### PROBLEM DETAILS
Copy every line of the data exactly, leaving nothing out.

::: RAW DATA :::

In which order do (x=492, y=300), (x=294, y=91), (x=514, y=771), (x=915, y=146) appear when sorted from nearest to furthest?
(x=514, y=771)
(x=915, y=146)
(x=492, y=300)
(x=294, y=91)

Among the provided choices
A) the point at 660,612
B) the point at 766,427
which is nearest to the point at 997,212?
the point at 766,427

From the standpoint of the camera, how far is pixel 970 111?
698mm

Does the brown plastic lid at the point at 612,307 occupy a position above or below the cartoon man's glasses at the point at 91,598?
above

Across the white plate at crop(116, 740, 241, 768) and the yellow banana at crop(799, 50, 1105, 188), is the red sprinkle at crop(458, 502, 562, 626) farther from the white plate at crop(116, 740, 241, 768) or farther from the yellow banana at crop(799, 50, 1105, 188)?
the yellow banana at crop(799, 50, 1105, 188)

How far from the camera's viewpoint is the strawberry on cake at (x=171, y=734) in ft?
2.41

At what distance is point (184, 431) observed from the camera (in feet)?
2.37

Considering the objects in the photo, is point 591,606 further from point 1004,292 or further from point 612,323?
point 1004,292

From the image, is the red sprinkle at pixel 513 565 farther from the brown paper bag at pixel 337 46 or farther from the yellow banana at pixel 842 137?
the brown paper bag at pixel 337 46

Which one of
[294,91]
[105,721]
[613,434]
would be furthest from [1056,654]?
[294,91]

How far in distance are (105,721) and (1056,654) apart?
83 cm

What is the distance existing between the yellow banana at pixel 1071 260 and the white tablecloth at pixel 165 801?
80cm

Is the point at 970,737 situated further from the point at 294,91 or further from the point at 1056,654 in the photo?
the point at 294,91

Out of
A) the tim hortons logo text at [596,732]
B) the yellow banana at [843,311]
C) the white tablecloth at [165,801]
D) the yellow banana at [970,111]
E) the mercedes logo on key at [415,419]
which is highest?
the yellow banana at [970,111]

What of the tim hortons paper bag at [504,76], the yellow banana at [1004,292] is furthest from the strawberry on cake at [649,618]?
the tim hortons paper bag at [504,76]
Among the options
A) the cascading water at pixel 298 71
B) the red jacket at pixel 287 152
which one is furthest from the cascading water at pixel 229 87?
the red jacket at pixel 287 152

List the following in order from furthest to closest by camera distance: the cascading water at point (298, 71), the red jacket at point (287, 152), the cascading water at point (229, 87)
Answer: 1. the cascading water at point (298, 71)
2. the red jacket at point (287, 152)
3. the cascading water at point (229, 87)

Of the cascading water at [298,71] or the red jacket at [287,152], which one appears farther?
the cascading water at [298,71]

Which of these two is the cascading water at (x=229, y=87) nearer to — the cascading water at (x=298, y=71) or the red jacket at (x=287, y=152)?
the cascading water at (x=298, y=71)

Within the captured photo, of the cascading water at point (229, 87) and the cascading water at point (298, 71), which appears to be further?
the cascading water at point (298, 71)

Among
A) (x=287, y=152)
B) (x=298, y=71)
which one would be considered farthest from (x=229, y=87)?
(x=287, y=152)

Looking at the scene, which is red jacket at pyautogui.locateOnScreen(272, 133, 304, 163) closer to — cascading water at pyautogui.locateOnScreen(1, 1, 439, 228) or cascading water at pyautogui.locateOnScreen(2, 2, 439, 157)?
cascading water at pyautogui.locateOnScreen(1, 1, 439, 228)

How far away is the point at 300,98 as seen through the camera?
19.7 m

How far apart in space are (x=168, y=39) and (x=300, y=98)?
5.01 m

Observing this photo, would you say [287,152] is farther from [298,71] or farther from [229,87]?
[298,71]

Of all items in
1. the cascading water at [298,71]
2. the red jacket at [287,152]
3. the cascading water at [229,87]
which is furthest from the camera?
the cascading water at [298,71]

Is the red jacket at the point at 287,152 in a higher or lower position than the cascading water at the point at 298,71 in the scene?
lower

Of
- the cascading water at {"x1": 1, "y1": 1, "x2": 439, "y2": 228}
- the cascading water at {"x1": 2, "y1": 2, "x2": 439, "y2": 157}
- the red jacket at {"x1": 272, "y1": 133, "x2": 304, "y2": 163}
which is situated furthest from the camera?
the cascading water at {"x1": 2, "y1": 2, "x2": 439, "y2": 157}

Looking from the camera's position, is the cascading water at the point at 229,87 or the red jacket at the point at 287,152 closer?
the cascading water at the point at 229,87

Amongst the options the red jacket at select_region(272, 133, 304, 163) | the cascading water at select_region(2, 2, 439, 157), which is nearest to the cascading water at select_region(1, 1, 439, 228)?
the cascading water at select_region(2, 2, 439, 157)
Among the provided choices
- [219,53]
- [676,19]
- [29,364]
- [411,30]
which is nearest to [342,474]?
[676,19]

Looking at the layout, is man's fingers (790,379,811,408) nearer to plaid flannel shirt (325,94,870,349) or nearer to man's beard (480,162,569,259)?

:::

### EXERCISE ANSWER
In which order do (x=492, y=300), (x=294, y=91), (x=514, y=771), (x=915, y=146) appear when sorted from nearest to furthest?
(x=514, y=771)
(x=915, y=146)
(x=492, y=300)
(x=294, y=91)

Among the provided choices
A) the point at 660,612
B) the point at 766,427
which is nearest to the point at 997,212?
the point at 766,427

From the standpoint of the camera, how far is pixel 970 111?
698mm

Does the brown plastic lid at the point at 612,307 occupy a position above or below the cartoon man's glasses at the point at 91,598?
above

Across the white plate at crop(116, 740, 241, 768) and the yellow banana at crop(799, 50, 1105, 188), is the red sprinkle at crop(458, 502, 562, 626) farther from the white plate at crop(116, 740, 241, 768) or farther from the yellow banana at crop(799, 50, 1105, 188)?
the yellow banana at crop(799, 50, 1105, 188)

How far from the camera's viewpoint is the strawberry on cake at (x=171, y=734) in ft?
2.41

At what distance is point (184, 431) observed from the camera (in feet)?
2.37

Considering the objects in the photo, is point 591,606 further from point 1004,292 or further from point 612,323?
point 1004,292

From the image, is the red sprinkle at pixel 513 565 farther from the brown paper bag at pixel 337 46 or farther from the yellow banana at pixel 842 137?
the brown paper bag at pixel 337 46

Which one of
[294,91]
[105,721]
[613,434]
would be furthest from [1056,654]?
[294,91]

How far in distance are (105,721) and (1056,654) apart?
83 cm

What is the distance existing between the yellow banana at pixel 1071 260 and the white tablecloth at pixel 165 801?
80cm

Is the point at 970,737 situated further from the point at 294,91 or further from the point at 1056,654 in the photo?
the point at 294,91

Out of
A) the tim hortons logo text at [596,732]
B) the yellow banana at [843,311]
C) the white tablecloth at [165,801]
D) the yellow banana at [970,111]
E) the mercedes logo on key at [415,419]
which is highest?
the yellow banana at [970,111]

What of the tim hortons paper bag at [504,76], the yellow banana at [1004,292] is furthest from the strawberry on cake at [649,618]?
the tim hortons paper bag at [504,76]
Among the options
A) the cascading water at pixel 298 71
B) the red jacket at pixel 287 152
which one is furthest from the cascading water at pixel 229 87?
the red jacket at pixel 287 152

List the following in order from furthest to closest by camera distance: the cascading water at point (298, 71), the red jacket at point (287, 152), the cascading water at point (229, 87)
Answer: 1. the cascading water at point (298, 71)
2. the red jacket at point (287, 152)
3. the cascading water at point (229, 87)

Of the cascading water at [298,71] or the red jacket at [287,152], which one appears farther?
the cascading water at [298,71]

Which of these two is the cascading water at (x=229, y=87) nearer to — the cascading water at (x=298, y=71) or the red jacket at (x=287, y=152)?
the cascading water at (x=298, y=71)

Within the captured photo, of the cascading water at point (229, 87) and the cascading water at point (298, 71), which appears to be further?
the cascading water at point (298, 71)

Among
A) (x=287, y=152)
B) (x=298, y=71)
which one would be considered farthest from (x=229, y=87)?
(x=287, y=152)

Looking at the scene, which is red jacket at pyautogui.locateOnScreen(272, 133, 304, 163) closer to — cascading water at pyautogui.locateOnScreen(1, 1, 439, 228) or cascading water at pyautogui.locateOnScreen(2, 2, 439, 157)?
cascading water at pyautogui.locateOnScreen(1, 1, 439, 228)

How far away is the point at 300,98 as seen through the camera?
19.7 m

How far apart in space are (x=168, y=39) and (x=300, y=98)?
5.01 m

Observing this photo, would you say [287,152] is farther from [298,71] or farther from [229,87]?
[298,71]

Of all items in
1. the cascading water at [298,71]
2. the red jacket at [287,152]
3. the cascading water at [229,87]
which is furthest from the camera?
the cascading water at [298,71]

Is the red jacket at the point at 287,152 in a higher or lower position than the cascading water at the point at 298,71 in the scene?
lower

Of
- the cascading water at {"x1": 1, "y1": 1, "x2": 439, "y2": 228}
- the cascading water at {"x1": 2, "y1": 2, "x2": 439, "y2": 157}
- the red jacket at {"x1": 272, "y1": 133, "x2": 304, "y2": 163}
which is situated furthest from the camera?
the cascading water at {"x1": 2, "y1": 2, "x2": 439, "y2": 157}

Looking from the camera's position, is the cascading water at the point at 229,87 or the red jacket at the point at 287,152 closer?
the cascading water at the point at 229,87

Amongst the options the red jacket at select_region(272, 133, 304, 163) | the cascading water at select_region(2, 2, 439, 157), which is nearest to the cascading water at select_region(1, 1, 439, 228)?
the cascading water at select_region(2, 2, 439, 157)
Among the provided choices
- [219,53]
- [676,19]
- [29,364]
- [411,30]
which is nearest to [342,474]?
[676,19]

Looking at the layout, is man's fingers (790,379,811,408) nearer to plaid flannel shirt (325,94,870,349) or nearer to man's beard (480,162,569,259)?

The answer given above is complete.